Records of spatial reasoning questions:
■ ■ ■ ■ ■

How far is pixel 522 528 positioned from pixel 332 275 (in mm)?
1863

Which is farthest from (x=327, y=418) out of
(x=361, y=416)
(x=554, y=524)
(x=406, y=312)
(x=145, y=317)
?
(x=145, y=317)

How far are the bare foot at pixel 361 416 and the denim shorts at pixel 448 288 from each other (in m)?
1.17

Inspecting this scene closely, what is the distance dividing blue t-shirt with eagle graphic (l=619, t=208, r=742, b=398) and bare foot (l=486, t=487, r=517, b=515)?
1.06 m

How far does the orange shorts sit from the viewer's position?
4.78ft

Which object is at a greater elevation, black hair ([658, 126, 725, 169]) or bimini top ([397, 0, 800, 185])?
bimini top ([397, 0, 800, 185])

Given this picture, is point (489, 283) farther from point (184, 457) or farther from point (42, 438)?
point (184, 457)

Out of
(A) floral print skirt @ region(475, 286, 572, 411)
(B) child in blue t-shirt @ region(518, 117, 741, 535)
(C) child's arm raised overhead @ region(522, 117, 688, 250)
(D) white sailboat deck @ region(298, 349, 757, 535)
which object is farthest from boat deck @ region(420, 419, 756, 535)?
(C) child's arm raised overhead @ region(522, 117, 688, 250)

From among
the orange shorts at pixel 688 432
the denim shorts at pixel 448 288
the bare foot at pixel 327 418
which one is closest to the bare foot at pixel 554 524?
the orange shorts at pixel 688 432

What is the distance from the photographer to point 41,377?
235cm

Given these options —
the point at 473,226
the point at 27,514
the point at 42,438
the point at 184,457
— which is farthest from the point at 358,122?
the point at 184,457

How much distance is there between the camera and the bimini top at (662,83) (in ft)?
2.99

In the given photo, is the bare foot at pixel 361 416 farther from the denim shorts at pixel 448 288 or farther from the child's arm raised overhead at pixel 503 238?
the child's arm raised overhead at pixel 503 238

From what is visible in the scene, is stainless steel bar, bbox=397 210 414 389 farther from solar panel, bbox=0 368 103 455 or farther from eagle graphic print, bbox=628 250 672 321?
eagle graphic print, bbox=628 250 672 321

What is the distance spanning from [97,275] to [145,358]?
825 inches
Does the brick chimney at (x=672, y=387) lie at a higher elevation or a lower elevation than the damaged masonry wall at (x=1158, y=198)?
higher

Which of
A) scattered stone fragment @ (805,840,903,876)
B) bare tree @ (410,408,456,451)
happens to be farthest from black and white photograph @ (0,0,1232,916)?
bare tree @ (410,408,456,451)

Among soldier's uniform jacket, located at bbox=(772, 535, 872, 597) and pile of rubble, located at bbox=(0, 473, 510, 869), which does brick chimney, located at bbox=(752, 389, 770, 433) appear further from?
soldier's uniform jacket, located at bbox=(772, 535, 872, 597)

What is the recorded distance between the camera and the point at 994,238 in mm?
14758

■ ■ ■ ■ ■

**SHORT PROBLEM**
Write an exact transcription of every entry above.

**CORRECT OUTPUT**
How far is pixel 522 528 positioned from pixel 332 275 (in mm)?
1863

Which is farthest from (x=327, y=418) out of
(x=361, y=416)
(x=554, y=524)
(x=406, y=312)
(x=145, y=317)
?
(x=145, y=317)

How far are the bare foot at pixel 361 416 and the denim shorts at pixel 448 288 from each other (in m)?
1.17

Inspecting this scene closely, what is the distance dividing blue t-shirt with eagle graphic (l=619, t=208, r=742, b=398) and bare foot (l=486, t=487, r=517, b=515)?
1.06 m

How far does the orange shorts sit from the viewer's position?
4.78ft

Which object is at a greater elevation, black hair ([658, 126, 725, 169]) or bimini top ([397, 0, 800, 185])?
bimini top ([397, 0, 800, 185])

Given this picture, is point (489, 283) farther from point (184, 457) or farther from point (42, 438)?
point (184, 457)

Out of
(A) floral print skirt @ region(475, 286, 572, 411)
(B) child in blue t-shirt @ region(518, 117, 741, 535)
(C) child's arm raised overhead @ region(522, 117, 688, 250)
(D) white sailboat deck @ region(298, 349, 757, 535)
which object is farthest from boat deck @ region(420, 419, 756, 535)?
(C) child's arm raised overhead @ region(522, 117, 688, 250)

From among
the orange shorts at pixel 688 432
the denim shorts at pixel 448 288
the bare foot at pixel 327 418
which one is closest to the bare foot at pixel 554 524?
the orange shorts at pixel 688 432

What is the distance from the photographer to point 41,377?
235cm

Given these options —
the point at 473,226
the point at 27,514
the point at 42,438
the point at 184,457
— which is farthest from the point at 358,122?
the point at 184,457

How much distance is there between the camera and the bimini top at (662,83) (in ft)?
2.99

In the given photo, is the bare foot at pixel 361 416 farther from the denim shorts at pixel 448 288 or farther from the child's arm raised overhead at pixel 503 238?
the child's arm raised overhead at pixel 503 238

From what is visible in the scene, is stainless steel bar, bbox=397 210 414 389 farther from solar panel, bbox=0 368 103 455 or farther from eagle graphic print, bbox=628 250 672 321?
eagle graphic print, bbox=628 250 672 321

What is the distance spanning from [97,275] to [145,358]?
825 inches
Does the brick chimney at (x=672, y=387) lie at a higher elevation or a lower elevation than the damaged masonry wall at (x=1158, y=198)?
higher

Which of
A) scattered stone fragment @ (805,840,903,876)
B) bare tree @ (410,408,456,451)
happens to be farthest from black and white photograph @ (0,0,1232,916)?
bare tree @ (410,408,456,451)

Among soldier's uniform jacket, located at bbox=(772, 535, 872, 597) and pile of rubble, located at bbox=(0, 473, 510, 869), which does brick chimney, located at bbox=(752, 389, 770, 433) appear further from?
soldier's uniform jacket, located at bbox=(772, 535, 872, 597)

What is the recorded distance between the camera and the point at 994,238 in mm?
14758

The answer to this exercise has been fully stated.